Start of Passage shown

According to Agus Mashudi, a bamboo expert at their pineapple
company's plantation in Terbanggi Besar, a national bamboo
campaign is needed. Forestry Concession Right holders should be
introduced to bamboos' reforestation properties. Perhaps they
should even be required to reforest using bamboo, he added.
Mashudi also suggested that bamboo be introduced to the general
public, through Industrial Plant Forests or People's Industrial
Plantations programs, especially outside Java, where land is
still available. Bamboo would be ideal for critical areas in
Indonesia, such as Eastern Nusa Tenggara, where the plant will
also be able to improve the standard of living of the local
population. He says that these programs need a foster parent to
ensure that the bamboo from the programs will be further utilized
for other industries. This can develop into an interdependent and
mutually beneficial industry for both the farmers and their
foster parents.

Mashudi's idea echoes former State Minister for the
Environment Emil Salim's remarks at a seminar on the future of
bamboo last year. Emil said experts should draw up a program for
an integrated bamboo industry. "We can draw up a strategy of how
to hike income through an integrated program linking cultivation
with industry."

End of Passage shown
Start of Supplied records

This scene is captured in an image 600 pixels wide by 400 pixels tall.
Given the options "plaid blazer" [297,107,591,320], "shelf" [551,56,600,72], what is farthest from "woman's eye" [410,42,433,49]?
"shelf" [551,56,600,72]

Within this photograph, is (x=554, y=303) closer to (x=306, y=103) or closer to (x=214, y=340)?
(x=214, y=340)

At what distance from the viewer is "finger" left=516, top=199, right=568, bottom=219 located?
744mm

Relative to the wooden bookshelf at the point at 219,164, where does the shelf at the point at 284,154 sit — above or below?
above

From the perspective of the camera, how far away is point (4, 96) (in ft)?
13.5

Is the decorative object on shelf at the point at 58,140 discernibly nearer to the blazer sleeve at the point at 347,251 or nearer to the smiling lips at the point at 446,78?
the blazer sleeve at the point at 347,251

End of Supplied records
Start of Supplied records

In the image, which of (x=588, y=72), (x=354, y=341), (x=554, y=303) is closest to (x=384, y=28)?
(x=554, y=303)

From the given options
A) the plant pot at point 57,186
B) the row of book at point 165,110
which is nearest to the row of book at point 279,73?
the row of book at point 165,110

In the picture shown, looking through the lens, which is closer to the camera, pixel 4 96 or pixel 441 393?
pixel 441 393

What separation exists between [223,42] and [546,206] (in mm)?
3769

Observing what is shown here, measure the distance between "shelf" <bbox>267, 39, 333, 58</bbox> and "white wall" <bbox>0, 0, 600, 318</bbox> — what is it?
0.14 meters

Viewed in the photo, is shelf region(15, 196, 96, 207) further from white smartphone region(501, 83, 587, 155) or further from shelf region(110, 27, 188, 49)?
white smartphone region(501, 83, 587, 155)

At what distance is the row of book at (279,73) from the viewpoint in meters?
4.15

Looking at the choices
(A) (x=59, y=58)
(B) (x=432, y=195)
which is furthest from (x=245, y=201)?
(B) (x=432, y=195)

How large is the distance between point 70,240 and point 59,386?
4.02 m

End of Supplied records
Start of Supplied records

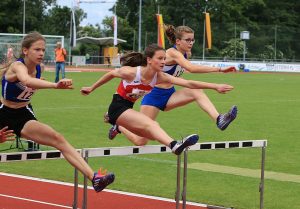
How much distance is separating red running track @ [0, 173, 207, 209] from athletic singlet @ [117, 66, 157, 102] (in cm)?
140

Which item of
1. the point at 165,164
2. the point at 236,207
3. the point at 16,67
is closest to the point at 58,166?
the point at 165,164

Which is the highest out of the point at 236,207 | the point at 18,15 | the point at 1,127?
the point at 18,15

End of Supplied records

Your goal:
Rewrite the paragraph of the bamboo passage that begins "According to Agus Mashudi" as a short bulleted list, keeping its main facts. The records play no part in what follows and can be set aside.

Answer to this problem:
- Agus Mashudi, a bamboo expert at a pineapple company's plantation in Terbanggi Besar, says a national bamboo campaign is needed.
- Forestry Concession Right holders should learn about bamboo's reforestation properties and might even be required to reforest with it.
- Bamboo should be introduced to the general public through Industrial Plant Forests or People's Industrial Plantations programs, especially outside Java, where land is still available.
- Bamboo would suit critical areas such as Eastern Nusa Tenggara, where it could also raise local living standards.
- These programs need a foster parent to make sure the bamboo is used by other industries.
- This could grow into an interdependent industry that benefits both farmers and their foster parents.